I would have to say my creative process is an intuitive one, underpinned by the past twenty years of experience whereby I have incorporated ‘participation/interaction’ as a sculptural strategy, which directly engages and considers people with its development, making and the life of the work. My projects are often large-scale that are integrated and site specific, creating public art that is experiential, meaningful, natural and integrated into the cultural life of each individual site.
This approach creates art that forms a meaningful place. My methodology means I start by being in the space; if needs be walking the streets, reading its place history and talking with the community. I spend time on site, empirically gathering valuable information about how the site is used.
Using living materials and elements ensures the work will become indistinguishable from the landscape and visa versa: visitors will engage with the work as a totality. For example, everything within this place (eg an outdoor space) from the future shape of the selected trees, their height, colour, species, the grasses, the built and way-finding elements, to how one moves through and within the space, becomes the sculpture.
From my research I consciously trace the human use of place and translate it into a theatre of human interaction, natural growth and commemoration by using the geomorphic and topographic forms of the landscape.
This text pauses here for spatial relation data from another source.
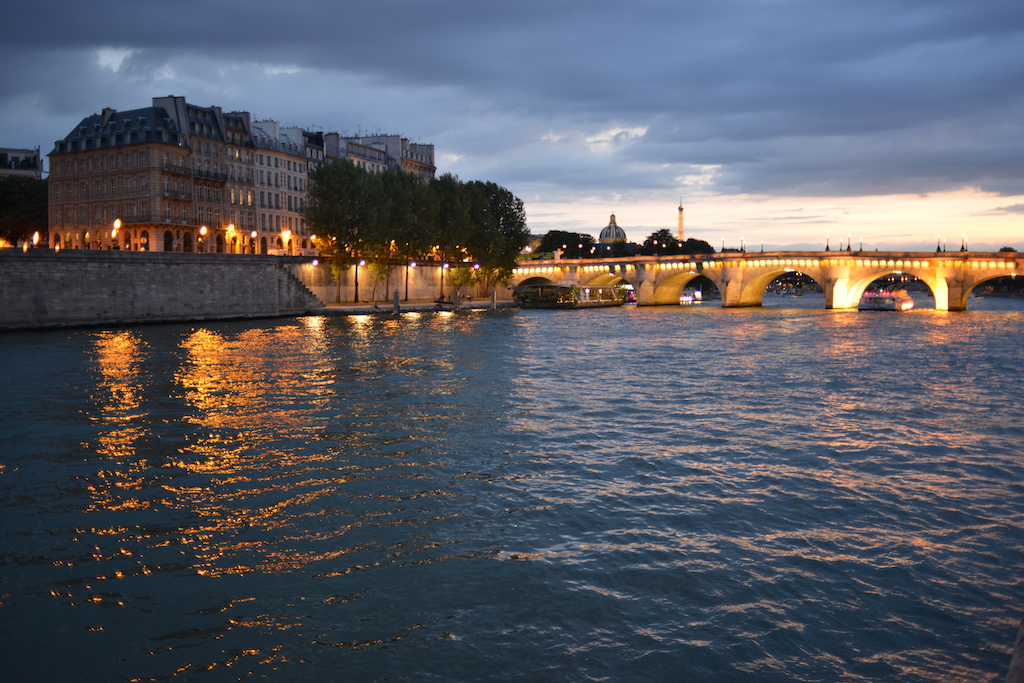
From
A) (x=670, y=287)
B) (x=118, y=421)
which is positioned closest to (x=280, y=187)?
(x=670, y=287)

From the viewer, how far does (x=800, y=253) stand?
3386 inches

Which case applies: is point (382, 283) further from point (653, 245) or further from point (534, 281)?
point (653, 245)

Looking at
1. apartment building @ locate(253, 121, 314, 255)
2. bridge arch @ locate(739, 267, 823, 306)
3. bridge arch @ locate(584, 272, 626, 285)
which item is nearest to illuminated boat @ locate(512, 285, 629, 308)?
bridge arch @ locate(584, 272, 626, 285)

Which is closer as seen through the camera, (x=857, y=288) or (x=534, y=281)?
(x=857, y=288)

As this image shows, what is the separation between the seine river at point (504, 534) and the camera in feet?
23.4

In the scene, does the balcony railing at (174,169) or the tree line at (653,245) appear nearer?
the balcony railing at (174,169)

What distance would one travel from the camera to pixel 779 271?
92.1 meters

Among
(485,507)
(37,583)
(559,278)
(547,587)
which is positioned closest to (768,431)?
(485,507)

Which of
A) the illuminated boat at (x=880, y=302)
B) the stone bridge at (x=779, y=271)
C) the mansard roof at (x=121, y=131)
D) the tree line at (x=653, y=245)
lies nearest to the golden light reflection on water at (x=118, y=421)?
the mansard roof at (x=121, y=131)

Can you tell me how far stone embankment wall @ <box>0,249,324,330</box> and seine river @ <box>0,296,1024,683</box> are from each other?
23014 mm

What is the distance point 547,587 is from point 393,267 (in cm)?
7146

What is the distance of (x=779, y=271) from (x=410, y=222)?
43.9m

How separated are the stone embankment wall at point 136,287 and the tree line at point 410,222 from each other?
627 cm

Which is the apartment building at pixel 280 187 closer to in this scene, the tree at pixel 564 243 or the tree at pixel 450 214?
the tree at pixel 450 214
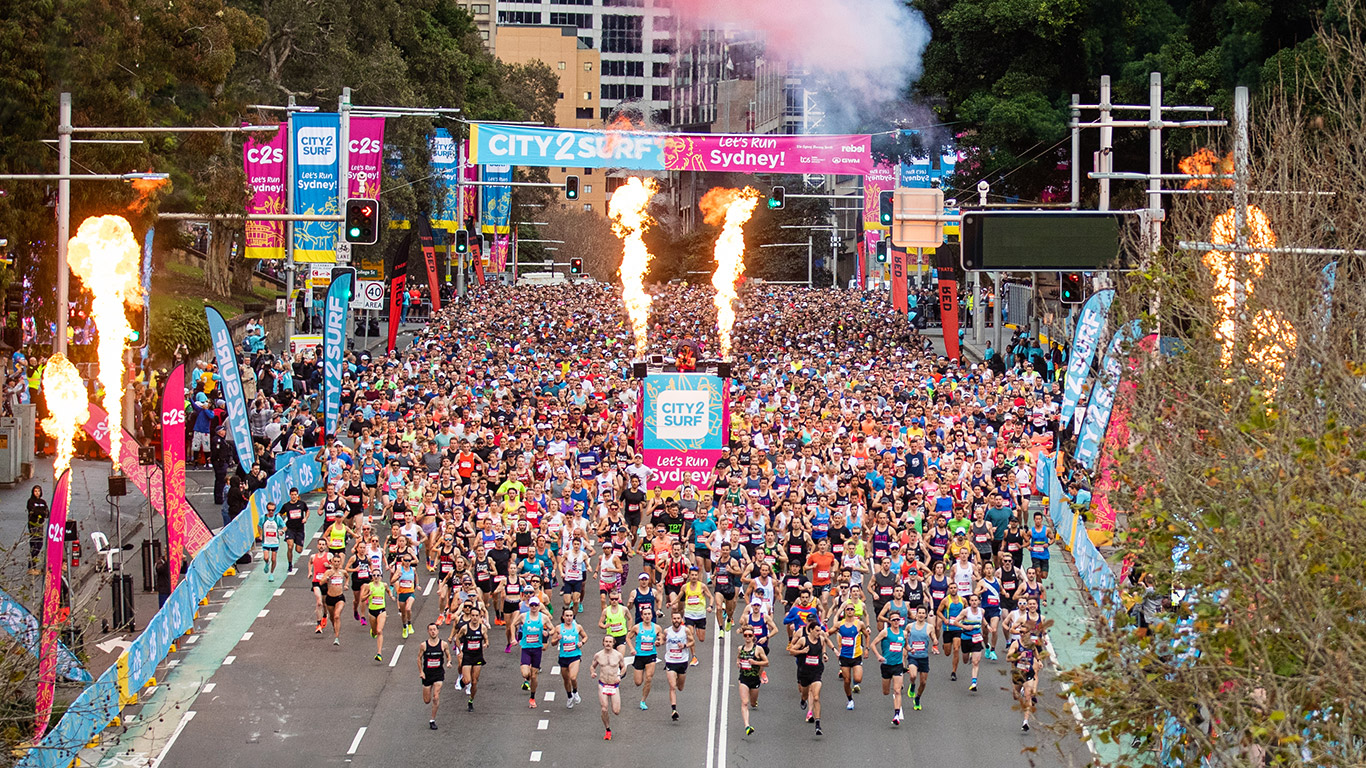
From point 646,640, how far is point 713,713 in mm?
1088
I include in the creation of this work the daily changes, its users, subtle light variants, the seasons and its vistas as my priority. I treat the site, as would a painter, by pulling together the compositional elements before painting.
What I bring to all my public art commissions is an environmental ethic that compels a personal, memory-driven, response. I upend expectations of what is public art by engaging the senses – through the touch of the grass on your back or feet to the change of muscular balance required to walk across my landscapes like The Green Room which becomes multifaceted mirrors reflecting experience, memory and personal narratives.
Additionally Clair Doherty from Situations (Bristol UK) has set out a new guidebook for the commissioning of public art titled The New Rules for Public Art, and this I have found very interesting. The rules are appropriate for both the artist and the commissioner. Here is the link to investigate for yourselves:
How does it feel to be part of Liverpool Biennial as our artist in residence?
Applying for a residency / fellowship is a rigorous process so to find yourself successful is a very rewarding and self affirming compliment of your arts practice.
What has been your biggest achievement to date?
My biggest achievement to date is Kangaroo Point Park in Brisbane’s Central Business District. This was a collaborative project with a team of designers, I being the lead artist whereby I could employ and implement all my creative processes in the creation of a sculptural landscape. I was involved in every facet of the project; from the selection of pavers to the positioning of the arbour walk, considerations were made with the church common and the trees already existing on site. In addition to this I was commissioned to undertake 3 specific works for the park, one was to be interactive, one commemorative and one celebratory. In so doing, we formed a large land art work titled The Green Room, planted 150 trees (shaped and espaliered) titled Afforestand a held a temporary opening event titled A Study: Ways of Being Different.
What else do you have planned for 2014/15?
I have been in discussion with the Brisbane City Council regarding an intervention of the Brisbane City streets, to occur over a 5-year period – this will commence implementation on my return to Australia in June 2014. This is an environmental project engaging the community, art collector and gardener. I have been asked to create a ‘pocket park’ Mounge commission for a University Campus in Sydney. I will be developing and looking for an exhibition later in the year or in early 2015 for the new body of work I have been creating whilst in Liverpool, titledLandscapes of Natural and Unnatural Beauty.
I am also continuously applying for new commission works, fellowships and grants to support my investigative practice.